Paolo Cognetti: «L’idea di famiglia, casa e carriera è in crisi. Vivere in città è lo specchio di quel fallimento»

«Ama e fa‘ ciò che vuoi». Sant’Agostino a duemila metri di quota, vallo ni innevati e boschi di larici. È una giornata d’inverno piena di sole, la baita dove vive Paolo Cognetti, 38 anni, in Val d’Ayas, fa da sponda a una pista dove gli sciatori scendono a rotta di collo. Dentro, la stufa accesa, il cane acciambellato sotto il tavolo, la monumentale biografia di Carver, nessuna traccia di un computer. «Quel motto è la sola regola che mi sono dato quando scrivo, ama i tuoi personaggi e poi fai quello che vuoi. Se c’è l’amore, qualunque cosa racconti non può fare male», dice. I personaggi dei suoi libri sono il calco degli amici che si è trovato quassù: Remigio che, come il Bruno di «Le otto montagne», ha il talento di saper costruire; Gabriele che condivide tempo ed energie con le sue baracche, le mucche d’alpeggio. Descritti nelle loro ruvidezze di carattere, parole che non escono, vite poco esportabili perché fatte di fatica e mogli che, quando ci sono, scelgono di andarsene. «Temevo la prendessero male, invece hanno apprezzato l’onestà con cui racconto di loro».
Sono otto anni che Cognetti vive nella baita sopra Brusson, in Valle d’Aosta. I primi sei mesi – quelli dello stupore, delle notti insonni per un improvviso rumore di passi, della solitudine da eremita – li ha raccontati ne «Il ragazzo selvatico» (Terre di Mezzo). Poi sono arrivate «Le otto montagne» (Einaudi) ed è stato un colpo d’ala, il libro che ha fatto di lui e della sua montagna un tema di discussione, «ciò che ho prodotto prima mi appare come un apprendistato, necessario per arrivare a scrivere questo».

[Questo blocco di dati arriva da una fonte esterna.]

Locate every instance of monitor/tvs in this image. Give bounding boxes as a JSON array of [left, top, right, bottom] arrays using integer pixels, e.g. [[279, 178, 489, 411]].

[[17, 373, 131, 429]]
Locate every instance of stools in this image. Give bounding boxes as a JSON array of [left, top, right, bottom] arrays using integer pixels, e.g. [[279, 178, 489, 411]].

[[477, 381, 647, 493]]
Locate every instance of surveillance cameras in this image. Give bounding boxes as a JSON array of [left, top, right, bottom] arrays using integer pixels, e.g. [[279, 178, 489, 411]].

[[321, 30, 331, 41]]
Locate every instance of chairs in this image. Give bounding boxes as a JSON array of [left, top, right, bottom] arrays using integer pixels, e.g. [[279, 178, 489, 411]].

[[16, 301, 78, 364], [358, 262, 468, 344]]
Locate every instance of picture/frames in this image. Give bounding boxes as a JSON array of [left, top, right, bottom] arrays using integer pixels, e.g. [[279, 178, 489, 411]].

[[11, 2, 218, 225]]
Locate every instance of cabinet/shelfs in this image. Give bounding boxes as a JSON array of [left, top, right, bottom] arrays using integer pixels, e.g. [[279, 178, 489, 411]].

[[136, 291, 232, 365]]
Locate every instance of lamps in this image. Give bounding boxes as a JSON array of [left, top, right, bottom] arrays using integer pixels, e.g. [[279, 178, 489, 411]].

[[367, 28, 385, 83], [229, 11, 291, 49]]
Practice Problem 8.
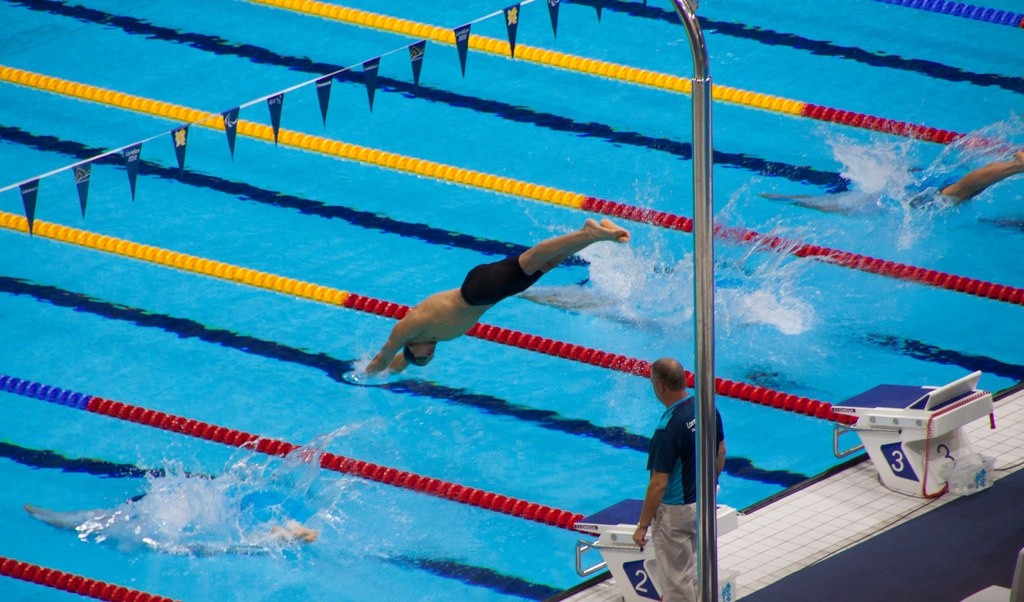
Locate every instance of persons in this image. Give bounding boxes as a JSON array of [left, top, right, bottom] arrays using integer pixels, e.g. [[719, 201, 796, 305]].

Ogni decade della vita ha i propri amori. «Fra i 20 e i 30 anni mi sono appassionato alla città, la trovavo ricca di storie, di persone da scoprire. Frequentavo la facoltà di matematica e insieme la Scuola civica di cinema di Milano». Gli anni in cui si apre alla vita adulta, quelli in cui nasce il suo amore per New York. «Poi, all’inizio dei 30, la mia vita in città ha perso senso, forse perché non avevo un lavoro che mi ha fatto mettere radici – allora giravo documentari – e per me la città non è mai stata il luogo del fare. Avevo investito tempo ed energie nella Scighera, un circolo culturale alla Bovisa, periferia di Milano. Quell’esperienza, come tutte le situazioni collettive avventurose, era entrata in crisi, fu una grande delusione politica assistere allo sfaldamento di un gruppo forte, che si è autodistrutto per stanchezza, invidie, gelosie. La mia fuga dalla città coincide con quel fallimento che per molti segnò un ritorno al privato: avevamo dato tanto, adesso cominciavamo ad occuparci delle nostre cose».
Cruciale l’incontro con il libro di Jon Krakauer, Into The Wild, storia di Christopher McCandless e del suo viaggio verso l’Alaska: «Mi ha fatto pensare che la montagna potesse essere il mio posto», dice Cognetti (e mentre racconta come sia bastato l’incontro con una lepre per strapparlo alla solitudine, con la quale non ha ancora fatto pace, tornano in mente le parole di Primo Levi ne «Il sistema periodico», dedicate all’amico Sandro Delmastro ma che sembrano scritte per lui: «Vederlo in montagna riconciliava con il mondo. Era il suo luogo, quello per cui era fatto»).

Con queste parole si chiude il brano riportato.